# Ampelschaltung Interface



## hazzard02 (22. Januar 2007)

Hallo zusammen!

Ich habe bereits nach einem ähnlichen Thema gesucht aber nichts gefunden.

Es geht sich um folgendes:

Die tage habe ich mit ein Interface bestellt, dass 2 analoge Ein- und Ausgänge hat, sowie 5 digitale Ein- und 8 digitale Ausgänge.

Ich habe mit überlegt eine Ampelschaltung aufzubauen und diese mit Hilfe des Interfaces und einem kleinen VBA Programm anzusteuern. Leider habe weis ich nicht wie ich mit den digitalen Ausgängen umzugehen habe. Mit analogen Ausgängen kenne ich mich bereits aus. Bei diesen muss ich nur die Ausgangsspannung anpassen, um die Ampeln (Dioden) anzusteuern.
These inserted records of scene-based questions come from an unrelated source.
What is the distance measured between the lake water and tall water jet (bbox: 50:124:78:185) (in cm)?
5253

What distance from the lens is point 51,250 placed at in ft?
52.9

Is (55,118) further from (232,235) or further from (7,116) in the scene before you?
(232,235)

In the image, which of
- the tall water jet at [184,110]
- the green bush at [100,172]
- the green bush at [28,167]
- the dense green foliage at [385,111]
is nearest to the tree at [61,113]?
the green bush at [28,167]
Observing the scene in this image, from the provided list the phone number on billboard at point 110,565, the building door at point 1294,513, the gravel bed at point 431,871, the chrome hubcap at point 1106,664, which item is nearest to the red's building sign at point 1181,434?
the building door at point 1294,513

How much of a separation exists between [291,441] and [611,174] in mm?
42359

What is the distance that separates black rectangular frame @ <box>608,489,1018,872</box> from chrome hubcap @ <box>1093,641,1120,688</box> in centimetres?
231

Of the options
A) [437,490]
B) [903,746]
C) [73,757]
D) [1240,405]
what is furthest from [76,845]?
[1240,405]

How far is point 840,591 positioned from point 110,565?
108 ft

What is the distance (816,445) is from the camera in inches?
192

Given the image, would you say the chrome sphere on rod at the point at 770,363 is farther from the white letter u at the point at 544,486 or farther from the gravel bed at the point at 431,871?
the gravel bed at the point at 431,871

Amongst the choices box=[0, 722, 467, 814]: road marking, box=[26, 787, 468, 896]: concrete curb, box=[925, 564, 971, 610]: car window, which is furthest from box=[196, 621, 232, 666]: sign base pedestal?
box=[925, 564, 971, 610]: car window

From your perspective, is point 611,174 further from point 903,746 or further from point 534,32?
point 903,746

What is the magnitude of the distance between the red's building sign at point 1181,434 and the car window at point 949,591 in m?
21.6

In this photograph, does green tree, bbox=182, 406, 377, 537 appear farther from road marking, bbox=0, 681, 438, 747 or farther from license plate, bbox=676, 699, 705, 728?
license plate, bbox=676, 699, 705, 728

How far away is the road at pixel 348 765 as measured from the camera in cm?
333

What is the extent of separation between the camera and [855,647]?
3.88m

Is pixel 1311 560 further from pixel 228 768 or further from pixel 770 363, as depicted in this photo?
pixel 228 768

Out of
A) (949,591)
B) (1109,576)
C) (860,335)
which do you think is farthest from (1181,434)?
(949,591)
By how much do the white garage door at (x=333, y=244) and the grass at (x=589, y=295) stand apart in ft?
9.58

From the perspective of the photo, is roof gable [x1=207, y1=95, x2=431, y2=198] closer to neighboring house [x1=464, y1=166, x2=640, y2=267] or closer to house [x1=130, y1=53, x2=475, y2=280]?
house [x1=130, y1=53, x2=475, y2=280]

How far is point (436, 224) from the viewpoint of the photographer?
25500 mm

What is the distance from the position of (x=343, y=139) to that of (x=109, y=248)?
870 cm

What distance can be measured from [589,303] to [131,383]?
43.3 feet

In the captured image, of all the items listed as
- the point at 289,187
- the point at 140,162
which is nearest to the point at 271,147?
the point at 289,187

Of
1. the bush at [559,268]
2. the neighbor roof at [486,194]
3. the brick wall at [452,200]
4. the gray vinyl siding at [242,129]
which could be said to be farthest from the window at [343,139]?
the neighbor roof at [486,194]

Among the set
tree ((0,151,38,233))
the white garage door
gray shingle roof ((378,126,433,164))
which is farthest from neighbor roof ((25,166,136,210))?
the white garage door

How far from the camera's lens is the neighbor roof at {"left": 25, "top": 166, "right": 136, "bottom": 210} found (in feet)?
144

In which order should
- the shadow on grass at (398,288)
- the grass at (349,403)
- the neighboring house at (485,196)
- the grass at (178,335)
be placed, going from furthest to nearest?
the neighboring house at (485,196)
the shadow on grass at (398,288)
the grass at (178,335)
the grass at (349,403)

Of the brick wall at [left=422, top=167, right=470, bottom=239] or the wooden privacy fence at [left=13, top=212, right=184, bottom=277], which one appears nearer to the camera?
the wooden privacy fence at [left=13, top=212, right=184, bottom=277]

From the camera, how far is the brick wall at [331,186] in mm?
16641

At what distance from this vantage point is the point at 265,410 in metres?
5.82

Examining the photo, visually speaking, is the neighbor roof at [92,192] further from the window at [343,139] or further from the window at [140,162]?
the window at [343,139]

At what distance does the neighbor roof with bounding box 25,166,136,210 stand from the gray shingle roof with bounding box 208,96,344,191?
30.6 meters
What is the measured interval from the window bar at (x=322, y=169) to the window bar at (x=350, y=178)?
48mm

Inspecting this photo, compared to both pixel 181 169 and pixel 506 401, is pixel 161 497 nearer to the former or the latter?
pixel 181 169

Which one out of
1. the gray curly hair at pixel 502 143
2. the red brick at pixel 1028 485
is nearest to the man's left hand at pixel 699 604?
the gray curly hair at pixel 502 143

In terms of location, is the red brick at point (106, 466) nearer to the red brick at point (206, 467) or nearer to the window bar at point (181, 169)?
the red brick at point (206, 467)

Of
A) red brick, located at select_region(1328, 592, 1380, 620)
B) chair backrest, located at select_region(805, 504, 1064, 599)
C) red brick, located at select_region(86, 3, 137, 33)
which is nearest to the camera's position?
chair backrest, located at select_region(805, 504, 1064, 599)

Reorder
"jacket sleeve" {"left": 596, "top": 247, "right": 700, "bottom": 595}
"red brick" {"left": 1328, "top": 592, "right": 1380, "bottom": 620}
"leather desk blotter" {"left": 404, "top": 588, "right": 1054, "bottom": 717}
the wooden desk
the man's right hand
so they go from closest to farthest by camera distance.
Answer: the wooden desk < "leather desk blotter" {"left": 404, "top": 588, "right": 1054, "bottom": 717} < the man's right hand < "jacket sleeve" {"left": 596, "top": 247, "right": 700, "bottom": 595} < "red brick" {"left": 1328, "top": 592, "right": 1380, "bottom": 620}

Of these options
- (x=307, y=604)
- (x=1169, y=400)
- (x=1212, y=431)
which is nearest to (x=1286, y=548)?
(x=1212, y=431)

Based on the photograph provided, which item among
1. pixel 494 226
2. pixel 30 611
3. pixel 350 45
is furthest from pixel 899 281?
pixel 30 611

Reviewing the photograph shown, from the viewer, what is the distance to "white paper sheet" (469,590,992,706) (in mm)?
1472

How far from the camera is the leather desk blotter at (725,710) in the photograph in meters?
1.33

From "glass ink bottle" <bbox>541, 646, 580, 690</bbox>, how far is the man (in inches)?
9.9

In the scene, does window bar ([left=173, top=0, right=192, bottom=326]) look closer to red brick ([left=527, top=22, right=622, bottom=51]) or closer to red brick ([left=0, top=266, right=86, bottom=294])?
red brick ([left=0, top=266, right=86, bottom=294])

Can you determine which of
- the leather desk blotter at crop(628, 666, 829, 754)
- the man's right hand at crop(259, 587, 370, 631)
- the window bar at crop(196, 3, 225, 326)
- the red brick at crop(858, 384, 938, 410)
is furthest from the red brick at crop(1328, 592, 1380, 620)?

Kann mir jemand erklären ob eine einfache Ampelschaltung mit diesem Interface möglich ist und wenn ja, wie ich mit den digitalen Ausgängen umzugehen habe.

Vielen Dank im vorraus.

Martin


----------



## WaGutSo (22. Januar 2007)

Hallo Martin,

da müsste man schon mehr über das Interface wissen (Datenblatt). 
Mit welcher Rechnerschnittstelle soll die Ansteuerung erfolgen 
(RS 232, Druckerport oder USB).

Viele Grüße
Walter Gutermann


----------



## hazzard02 (22. Januar 2007)

Das Interface ist ein "USB Experiment Interface" K8055_VM110 von Velleman.

Auszug Datenblatt:

"    *  Eigenschaften: Separater Eingangs-/Ausgangstest
    * Zähler-Funktion bei Eingängen 1 und 2 mit anpassbarer Entprellung
    * Säulendiagramm
    * 5 digitale Eingänge (0 = GND, 1 = offen. Test-Tasten auf der Platine)
    * 2 analoge Eingänge mit Option für Dämpfung und Verstärkung (interner Test +5 V vorgesehen)
    * 8 digitale Ausgangsschalter mit offenem Kollektor (max. 50 V/100 mA, LED-Anzeige auf der Platine)
    * 2 analoge Ausgänge (0 bis 5 V, Ausgangswiderstand 1k5) oder PWM 0 bis 100 % "offener Kollektor"-Ausgang (max. 40 V/100 mA. LED Anzeige auf der Platine)
    * Allgemeine Konvertierungszeit: 20 ms pro Befehl. "


----------



## Jacka (22. Januar 2007)

Hi!

Schau mal hier unter den Link:
http://www.velleman.de/downloads/files/downloads/k8055_dll_2_001.zip
Dort kannst du dir die DLL mit entsprechender Anleitung runterladen. Beispielprogramm ist auch enthalten.

Viele Grüße,
Jacka


----------



## hazzard02 (22. Januar 2007)

Danke erstmal für die schnelle Antwort.

Also ich denke an der Programmierung sollte es nun nicht scheitern. Aber Probleme könnte ich bei der Hardware bekommen. 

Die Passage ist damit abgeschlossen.